— BEGIN Record set —
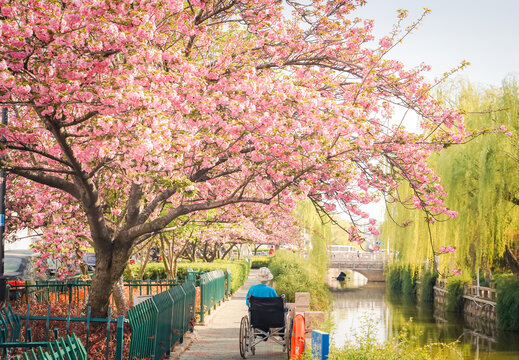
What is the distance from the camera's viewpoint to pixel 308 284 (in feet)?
65.1

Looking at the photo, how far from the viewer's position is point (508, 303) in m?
21.2

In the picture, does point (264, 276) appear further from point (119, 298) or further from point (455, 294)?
point (455, 294)

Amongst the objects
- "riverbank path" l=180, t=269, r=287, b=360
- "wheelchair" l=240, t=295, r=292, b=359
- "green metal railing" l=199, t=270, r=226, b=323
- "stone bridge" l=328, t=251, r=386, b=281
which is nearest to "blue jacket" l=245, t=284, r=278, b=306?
"wheelchair" l=240, t=295, r=292, b=359

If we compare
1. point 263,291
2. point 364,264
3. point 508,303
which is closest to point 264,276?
point 263,291

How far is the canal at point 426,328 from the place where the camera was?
59.5 feet

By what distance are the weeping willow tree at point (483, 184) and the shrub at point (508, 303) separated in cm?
103

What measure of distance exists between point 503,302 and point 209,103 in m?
17.6

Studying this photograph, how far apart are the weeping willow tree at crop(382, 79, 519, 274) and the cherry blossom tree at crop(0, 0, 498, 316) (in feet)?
25.7

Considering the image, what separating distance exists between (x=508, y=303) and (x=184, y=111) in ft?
57.5

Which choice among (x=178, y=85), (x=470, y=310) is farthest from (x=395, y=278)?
(x=178, y=85)

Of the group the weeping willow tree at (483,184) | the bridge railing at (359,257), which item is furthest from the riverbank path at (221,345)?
the bridge railing at (359,257)

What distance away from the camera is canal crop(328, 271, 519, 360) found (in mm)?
18125

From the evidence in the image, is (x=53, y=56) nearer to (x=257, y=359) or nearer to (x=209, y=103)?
(x=209, y=103)

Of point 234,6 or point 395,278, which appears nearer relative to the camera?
point 234,6
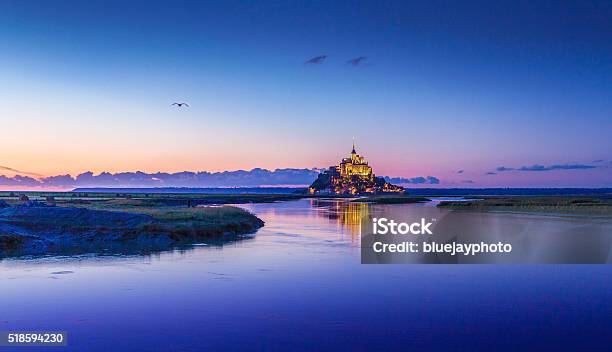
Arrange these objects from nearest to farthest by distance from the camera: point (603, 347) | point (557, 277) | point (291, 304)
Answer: point (603, 347)
point (291, 304)
point (557, 277)

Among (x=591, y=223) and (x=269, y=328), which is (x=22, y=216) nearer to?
(x=269, y=328)

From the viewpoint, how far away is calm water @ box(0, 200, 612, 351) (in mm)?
16188

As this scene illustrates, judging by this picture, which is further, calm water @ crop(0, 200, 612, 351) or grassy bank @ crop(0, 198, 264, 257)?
grassy bank @ crop(0, 198, 264, 257)

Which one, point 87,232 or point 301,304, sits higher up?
point 87,232

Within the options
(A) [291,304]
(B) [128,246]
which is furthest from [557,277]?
(B) [128,246]

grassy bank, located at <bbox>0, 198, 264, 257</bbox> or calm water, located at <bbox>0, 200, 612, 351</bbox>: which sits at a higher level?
grassy bank, located at <bbox>0, 198, 264, 257</bbox>

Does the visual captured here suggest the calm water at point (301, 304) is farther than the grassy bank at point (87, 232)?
No

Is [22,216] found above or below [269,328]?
above

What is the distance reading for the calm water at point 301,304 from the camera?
53.1ft

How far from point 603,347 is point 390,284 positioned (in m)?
10.7

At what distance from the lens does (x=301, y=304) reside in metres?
20.9

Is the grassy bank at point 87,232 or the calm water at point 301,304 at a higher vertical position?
the grassy bank at point 87,232

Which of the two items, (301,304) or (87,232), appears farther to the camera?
(87,232)

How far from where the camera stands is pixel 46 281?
2433 centimetres
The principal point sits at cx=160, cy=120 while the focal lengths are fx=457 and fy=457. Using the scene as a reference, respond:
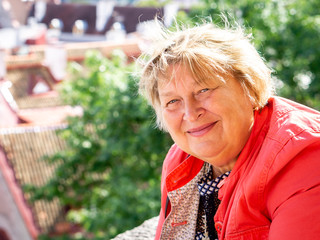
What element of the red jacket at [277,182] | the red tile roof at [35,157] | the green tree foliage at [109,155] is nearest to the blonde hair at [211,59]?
the red jacket at [277,182]

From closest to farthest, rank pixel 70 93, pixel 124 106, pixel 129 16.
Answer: pixel 124 106, pixel 70 93, pixel 129 16

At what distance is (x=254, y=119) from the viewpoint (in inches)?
64.1

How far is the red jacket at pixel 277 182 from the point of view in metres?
1.22

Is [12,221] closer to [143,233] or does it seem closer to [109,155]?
[109,155]

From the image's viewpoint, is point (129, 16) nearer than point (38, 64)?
No

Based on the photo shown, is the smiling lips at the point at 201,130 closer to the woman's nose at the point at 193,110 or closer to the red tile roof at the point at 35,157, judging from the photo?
the woman's nose at the point at 193,110

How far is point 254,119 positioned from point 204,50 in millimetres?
305

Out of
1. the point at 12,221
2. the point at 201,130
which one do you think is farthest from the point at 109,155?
the point at 201,130

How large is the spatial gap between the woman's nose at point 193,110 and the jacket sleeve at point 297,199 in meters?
0.40

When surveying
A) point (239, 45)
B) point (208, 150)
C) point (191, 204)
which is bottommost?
point (191, 204)

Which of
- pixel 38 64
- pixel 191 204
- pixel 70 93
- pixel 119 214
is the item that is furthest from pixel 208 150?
pixel 38 64

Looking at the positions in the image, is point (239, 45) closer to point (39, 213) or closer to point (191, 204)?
point (191, 204)

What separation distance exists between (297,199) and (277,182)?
0.28 feet

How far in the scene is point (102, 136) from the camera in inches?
342
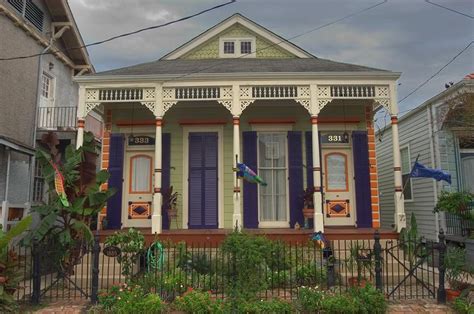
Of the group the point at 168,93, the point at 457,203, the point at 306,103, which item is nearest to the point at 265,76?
the point at 306,103

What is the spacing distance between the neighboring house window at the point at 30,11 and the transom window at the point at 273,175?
8200 millimetres

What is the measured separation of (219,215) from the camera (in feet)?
37.8

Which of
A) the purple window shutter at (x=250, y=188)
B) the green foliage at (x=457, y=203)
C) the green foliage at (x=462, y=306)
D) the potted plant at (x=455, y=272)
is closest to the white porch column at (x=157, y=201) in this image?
the purple window shutter at (x=250, y=188)

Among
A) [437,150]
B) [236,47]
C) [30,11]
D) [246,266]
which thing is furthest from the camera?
[236,47]

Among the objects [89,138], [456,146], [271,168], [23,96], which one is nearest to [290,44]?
[271,168]

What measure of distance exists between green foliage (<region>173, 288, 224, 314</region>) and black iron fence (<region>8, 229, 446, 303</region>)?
460 millimetres

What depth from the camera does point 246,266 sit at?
722cm

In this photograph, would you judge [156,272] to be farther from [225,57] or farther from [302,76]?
[225,57]

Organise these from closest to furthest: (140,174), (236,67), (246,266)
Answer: (246,266) < (236,67) < (140,174)

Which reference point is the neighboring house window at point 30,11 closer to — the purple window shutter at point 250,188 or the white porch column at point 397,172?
the purple window shutter at point 250,188

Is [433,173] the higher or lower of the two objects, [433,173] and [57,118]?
the lower

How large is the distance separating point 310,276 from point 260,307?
1.89 metres

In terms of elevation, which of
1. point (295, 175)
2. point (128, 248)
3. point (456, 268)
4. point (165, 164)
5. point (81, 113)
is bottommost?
point (456, 268)

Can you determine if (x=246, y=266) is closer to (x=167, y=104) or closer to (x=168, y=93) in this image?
(x=167, y=104)
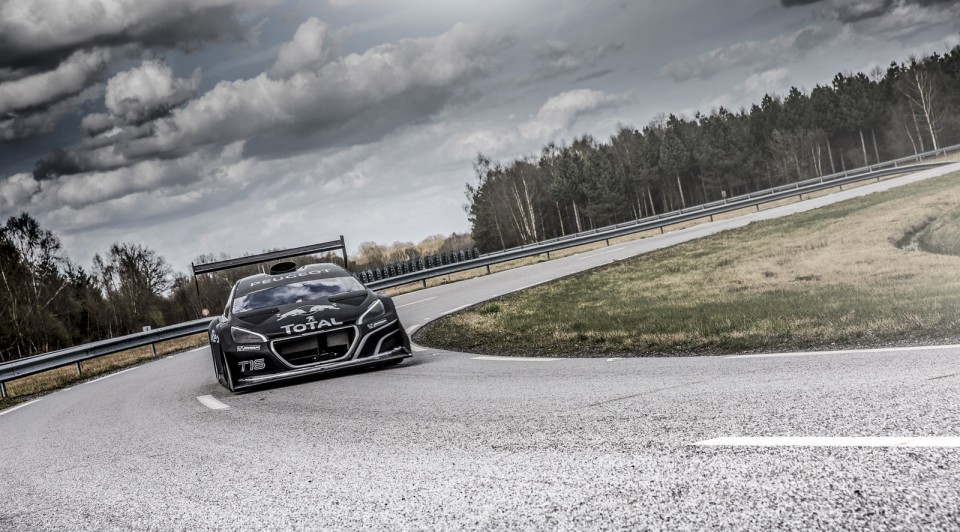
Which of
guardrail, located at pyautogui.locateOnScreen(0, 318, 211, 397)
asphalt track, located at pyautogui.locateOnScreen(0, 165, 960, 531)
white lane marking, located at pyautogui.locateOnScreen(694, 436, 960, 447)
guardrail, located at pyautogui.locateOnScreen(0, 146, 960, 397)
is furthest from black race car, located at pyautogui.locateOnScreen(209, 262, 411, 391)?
— END Record set —
Task details
Rewrite the entries above with every "weeping willow tree" replaced by "willow tree", changing nothing else and leaving out the pictures.

Answer to the task
What is the distance from the camera's viewpoint to pixel 308 284 (in feet)?
65.1

Looking at the photo, how far from the viewer's position is point (508, 303) in m?
21.2

In the picture, does point (264, 276) appear further from point (119, 298) or further from point (455, 294)?
point (455, 294)

Amongst the objects
- "riverbank path" l=180, t=269, r=287, b=360
- "wheelchair" l=240, t=295, r=292, b=359
- "green metal railing" l=199, t=270, r=226, b=323
- "stone bridge" l=328, t=251, r=386, b=281
which is nearest to "blue jacket" l=245, t=284, r=278, b=306?
"wheelchair" l=240, t=295, r=292, b=359

If we compare
1. point 263,291
2. point 364,264
3. point 508,303
which is closest to point 264,276?
point 263,291

How far is the canal at point 426,328 from the place where the camera was?
59.5 feet

By what distance are the willow tree at point (483, 184) and the shrub at point (508, 303) separated in cm?
103

What measure of distance exists between point 503,302 and point 209,103 in m?
17.6

Studying this photograph, how far apart are the willow tree at crop(382, 79, 519, 274) and the cherry blossom tree at crop(0, 0, 498, 316) (in feet)?
25.7

Considering the image, what separating distance exists between (x=508, y=303) and (x=184, y=111) in ft?
57.5

Which choice among (x=178, y=85), (x=470, y=310) is farthest from (x=395, y=278)?
(x=178, y=85)

Of the group the willow tree at (483,184) | the bridge railing at (359,257), which item is furthest from the riverbank path at (221,345)?
the bridge railing at (359,257)

What distance away from the camera is canal crop(328, 271, 519, 360) found (in mm)?
18125

From the evidence in the image, is (x=53, y=56) nearer to (x=257, y=359) or nearer to (x=209, y=103)?
(x=209, y=103)

Of point 234,6 or point 395,278, which appears nearer relative to the camera?
point 234,6
Arrange these objects from nearest to farthest by distance from the camera: point (603, 347) | point (557, 277) | point (291, 304)
Answer: point (603, 347)
point (291, 304)
point (557, 277)

Among (x=591, y=223) and (x=269, y=328), which is (x=22, y=216) nearer to?
(x=269, y=328)

From the viewpoint, how far away is calm water @ box(0, 200, 612, 351) (in mm)?
16188

As this scene illustrates, judging by this picture, which is further, calm water @ crop(0, 200, 612, 351) or grassy bank @ crop(0, 198, 264, 257)?
grassy bank @ crop(0, 198, 264, 257)

Which one, point 87,232 or point 301,304, sits higher up?
point 87,232

Within the options
(A) [291,304]
(B) [128,246]
which is furthest from [557,277]?
(B) [128,246]

grassy bank, located at <bbox>0, 198, 264, 257</bbox> or calm water, located at <bbox>0, 200, 612, 351</bbox>: which sits at a higher level?
grassy bank, located at <bbox>0, 198, 264, 257</bbox>

Does the visual captured here suggest the calm water at point (301, 304) is farther than the grassy bank at point (87, 232)?
No

Is [22,216] found above or below [269,328]?
above

What is the distance reading for the calm water at point 301,304 from the camera?
53.1ft

How far from point 603,347 is point 390,284 positioned (in m)?
10.7

At what distance from the lens does (x=301, y=304) reside in metres?
20.9

Is the grassy bank at point 87,232 or the calm water at point 301,304 at a higher vertical position?
the grassy bank at point 87,232

Which of the two items, (301,304) or (87,232), appears farther to the camera?
(87,232)

How far from where the camera stands is pixel 46 281?
2433 centimetres
The principal point sits at cx=160, cy=120 while the focal lengths are fx=457 and fy=457. Using the scene as a reference, respond:
What element of the red jacket at [277,182] | the red tile roof at [35,157] | the green tree foliage at [109,155] is nearest to the blonde hair at [211,59]?
the red jacket at [277,182]

From closest to farthest, rank pixel 70 93, pixel 124 106, pixel 129 16.
Answer: pixel 124 106, pixel 70 93, pixel 129 16

At what distance is (x=254, y=119) from the viewpoint (in inches)?
64.1

How far is the red jacket at pixel 277 182 from the point of view in metres?
1.22

Is [12,221] closer to [143,233] or does it seem closer to [109,155]?
[109,155]

From the image's viewpoint, is point (129, 16) nearer than point (38, 64)?
No

Based on the photo shown, is the smiling lips at the point at 201,130 closer to the woman's nose at the point at 193,110 or closer to the red tile roof at the point at 35,157, judging from the photo?
the woman's nose at the point at 193,110

How far is point 254,119 positioned from point 204,50 in millimetres?
305

Out of
1. the point at 12,221
2. the point at 201,130
which one do you think is farthest from the point at 109,155?
the point at 201,130

How large is the spatial gap between the woman's nose at point 193,110 and the jacket sleeve at point 297,199 in meters?
0.40

When surveying
A) point (239, 45)
B) point (208, 150)
C) point (191, 204)
which is bottommost?
point (191, 204)

Which of
- pixel 38 64
- pixel 191 204
- pixel 70 93
- pixel 119 214
is the item that is furthest from pixel 208 150?
pixel 38 64

Looking at the positions in the image, is point (239, 45) closer to point (39, 213) or closer to point (191, 204)?
point (191, 204)

What separation distance exists between (297,199) and (277,182)?
0.28 feet

How far in the scene is point (102, 136) from the camera in inches?
342
Of the group the point at 168,93, the point at 457,203, the point at 306,103, which item is nearest to the point at 265,76?
the point at 306,103

What is the spacing distance between the neighboring house window at the point at 30,11 and the transom window at the point at 273,175?
8200 millimetres

What is the measured separation of (219,215) from the camera (in feet)?
37.8

Which of
A) the purple window shutter at (x=250, y=188)
B) the green foliage at (x=457, y=203)
C) the green foliage at (x=462, y=306)
D) the potted plant at (x=455, y=272)
is closest to the white porch column at (x=157, y=201) in this image?
the purple window shutter at (x=250, y=188)

Among
A) [437,150]
B) [236,47]
C) [30,11]
D) [246,266]
which thing is furthest from the camera?
[236,47]

Among the objects [89,138], [456,146], [271,168], [23,96], which one is nearest to [290,44]?
[271,168]

What measure of distance exists between green foliage (<region>173, 288, 224, 314</region>) and black iron fence (<region>8, 229, 446, 303</region>)?
460 millimetres

What depth from the camera does point 246,266 sit at?
722cm

In this photograph, would you judge [156,272] to be farther from [225,57] or farther from [302,76]?
[225,57]

Organise these from closest to furthest: (140,174), (236,67), (246,266)
Answer: (246,266) < (236,67) < (140,174)

Which reference point is the neighboring house window at point 30,11 closer to — the purple window shutter at point 250,188 or the white porch column at point 397,172?
the purple window shutter at point 250,188

Is [433,173] the higher or lower of the two objects, [433,173] and [57,118]?
the lower

How large is the distance separating point 310,276 from point 260,307?
1.89 metres

In terms of elevation, which of
1. point (295, 175)
2. point (128, 248)
3. point (456, 268)
4. point (165, 164)
5. point (81, 113)
is bottommost?
point (456, 268)

Can you determine if (x=246, y=266) is closer to (x=167, y=104) or closer to (x=168, y=93) in this image?
(x=167, y=104)
Which of
guardrail, located at pyautogui.locateOnScreen(0, 318, 211, 397)
asphalt track, located at pyautogui.locateOnScreen(0, 165, 960, 531)
white lane marking, located at pyautogui.locateOnScreen(694, 436, 960, 447)
guardrail, located at pyautogui.locateOnScreen(0, 146, 960, 397)
is furthest from black race car, located at pyautogui.locateOnScreen(209, 262, 411, 391)?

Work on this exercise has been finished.